Upcoming Releases
The Great MacGuffin: Chasing the Mysteries of a Self-directed Society
Leona Patlik, M.A. Candidate, Educational Technology
A MacGuffin (or McGuffin) is a term that is largely credited to Alfred Hitchcock, the cinematic auteur. A MacGuffin is the object that everyone is chasing after in a suspense film, but where the motives behind the quest and the exact nature of the object of desire are unknown (like the Ark of the Covenant in Raiders of the Lost Ark). In her debut book, which is also her graduate studies project in Educational Technology, Leona Patlik gets to the root of the elusive (and yet desirable and sought after) strategies for self-directed learning. A firm believer that the best learning strategy is one where people have the motivation and skills to learn on their own, Patlik chases down and discovers the secret behind this elusive mystery.
The production of this title has been suspended indefinitely.
Educational Technology: The Science of Mediocrity
Raymond G. Taylor, M.A., Educational Technology
As a more accessible follow up to Taylor’s first book, Learning After the End of Knowledge (ISBN 978-3-639-02487-6), Educational Technology: The Science of Mediocrity is a take-no-prisoners look at instructional design and the often dismal failure of the implementation of technology in education.
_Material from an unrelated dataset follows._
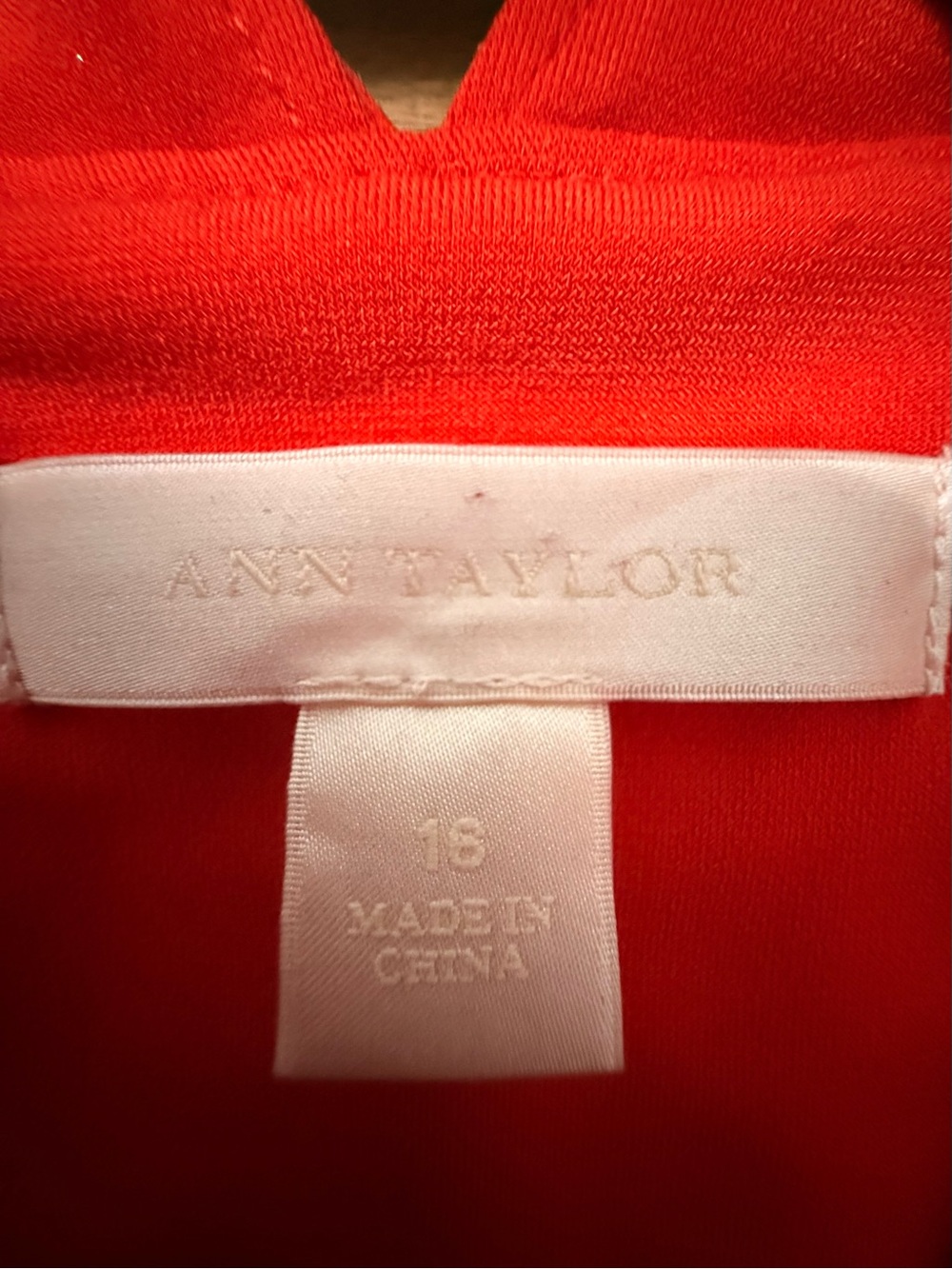 Ann Taylor Red Halter-Neck Dress - Picture 9 of 9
This work seeks to answer a very simple question that has been avoided for generations: why is content destined for educational purposes so boring, and ultimately ineffective?
Borrowing a neo-pragmatic approach from contemporary philosophy of science, Taylor makes a claim that the theories that inform educational technology are not only bad science but will never produce effective learning as long as the focus is on the content.